### SHORT PROBLEM
Return each line of the rows below that contains the word "image", copying every such line in full.

(Spatial question entries)
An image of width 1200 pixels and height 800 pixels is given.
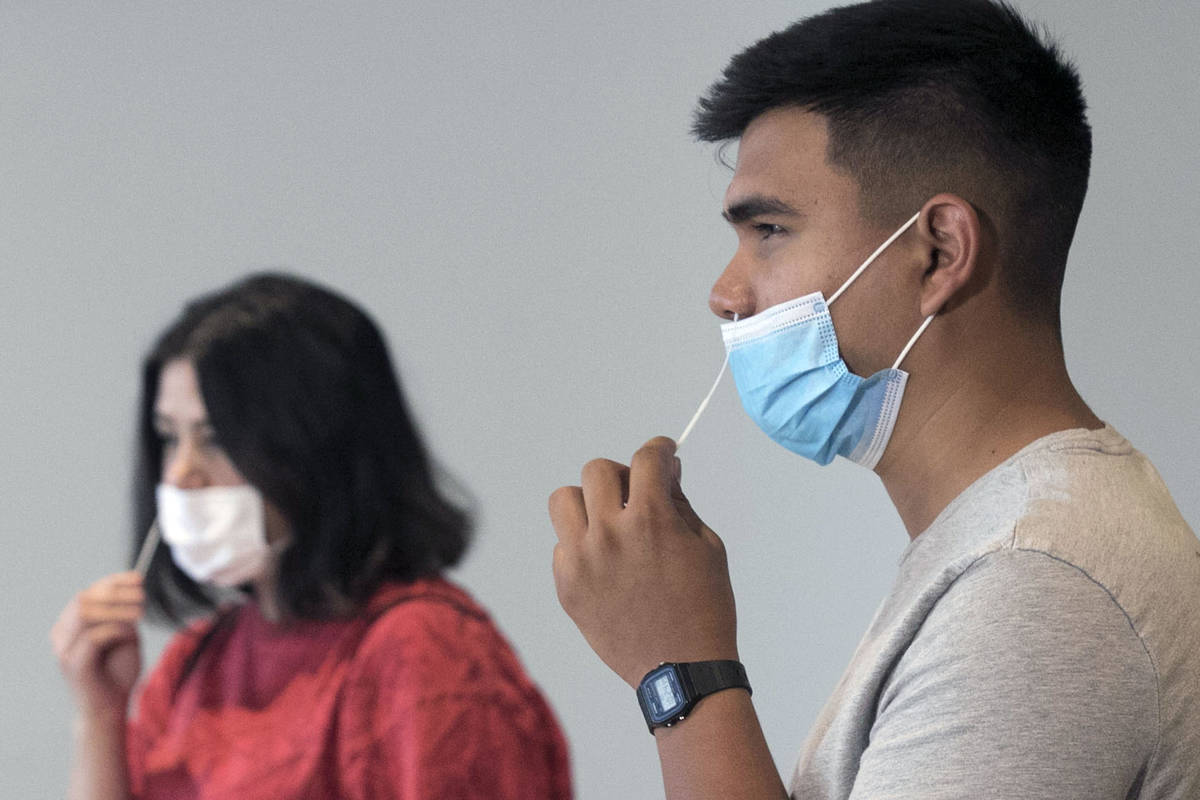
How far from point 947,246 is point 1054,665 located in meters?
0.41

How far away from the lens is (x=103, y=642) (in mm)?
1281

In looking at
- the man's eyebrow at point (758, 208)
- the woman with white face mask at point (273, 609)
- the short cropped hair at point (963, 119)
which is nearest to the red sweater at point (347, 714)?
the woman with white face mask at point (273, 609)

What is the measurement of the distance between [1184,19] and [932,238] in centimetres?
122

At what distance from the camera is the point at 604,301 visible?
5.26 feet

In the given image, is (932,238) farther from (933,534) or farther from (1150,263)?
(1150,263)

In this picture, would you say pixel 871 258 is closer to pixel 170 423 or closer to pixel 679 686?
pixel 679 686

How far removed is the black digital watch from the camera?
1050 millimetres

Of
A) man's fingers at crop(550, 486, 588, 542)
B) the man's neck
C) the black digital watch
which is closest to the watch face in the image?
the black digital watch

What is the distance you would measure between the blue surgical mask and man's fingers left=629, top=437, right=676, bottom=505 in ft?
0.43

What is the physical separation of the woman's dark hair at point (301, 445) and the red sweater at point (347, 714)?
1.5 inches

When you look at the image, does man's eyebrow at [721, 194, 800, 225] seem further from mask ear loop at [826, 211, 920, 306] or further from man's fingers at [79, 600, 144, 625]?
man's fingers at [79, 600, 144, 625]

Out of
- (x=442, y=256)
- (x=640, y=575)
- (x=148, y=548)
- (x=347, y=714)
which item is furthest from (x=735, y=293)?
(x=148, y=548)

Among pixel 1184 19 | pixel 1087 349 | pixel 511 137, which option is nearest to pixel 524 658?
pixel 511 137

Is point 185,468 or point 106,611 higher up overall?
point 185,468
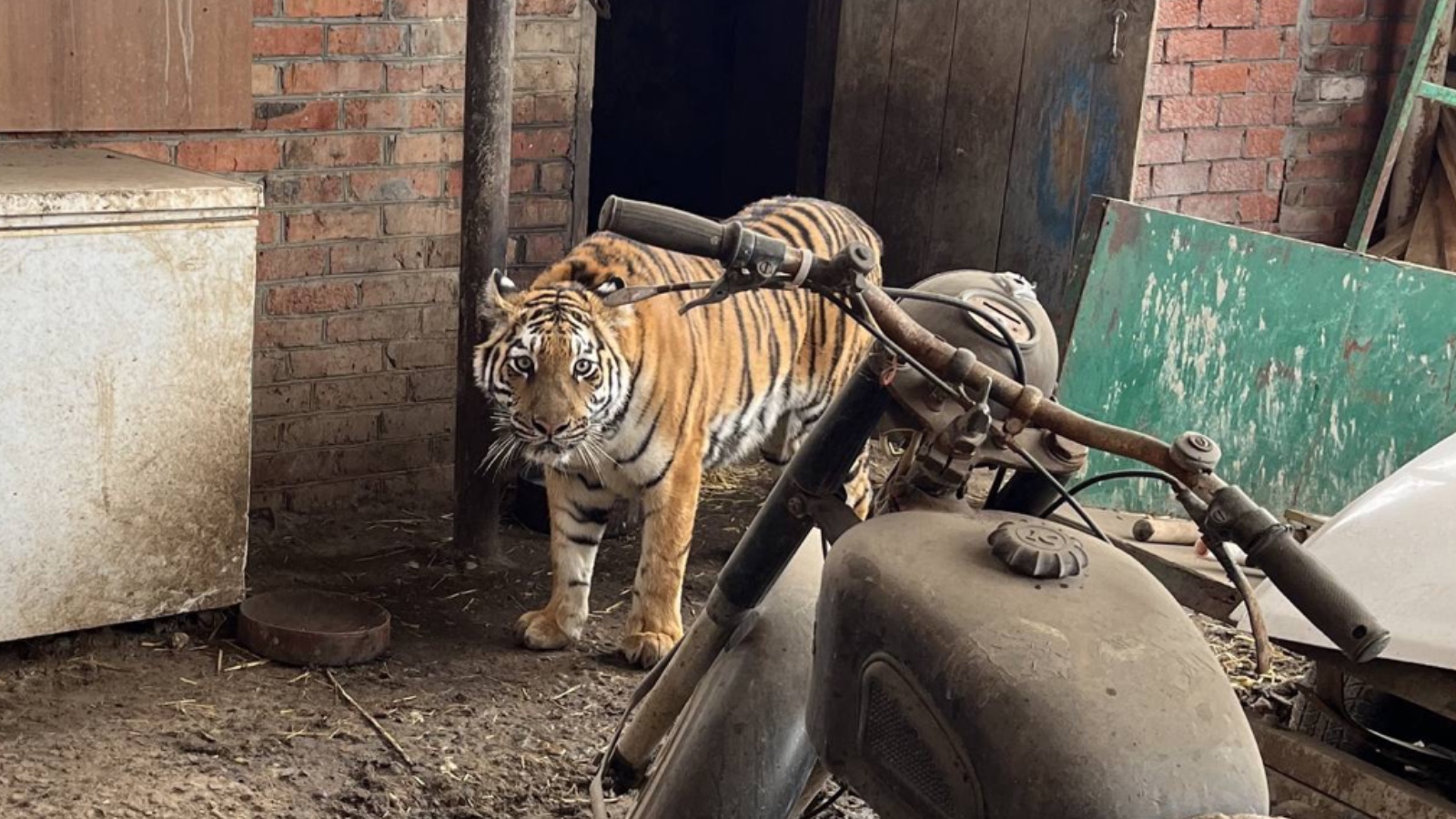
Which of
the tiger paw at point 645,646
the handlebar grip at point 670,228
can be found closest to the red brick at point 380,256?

### TASK OUTPUT
An image of width 1200 pixels and height 800 pixels is given.
In the given image, is (932,238) farther from (933,534) or farther from (1150,263)?
which is closest to the watch face in the image?
When you look at the image, does man's eyebrow at [721, 194, 800, 225] seem further from mask ear loop at [826, 211, 920, 306] or further from man's fingers at [79, 600, 144, 625]?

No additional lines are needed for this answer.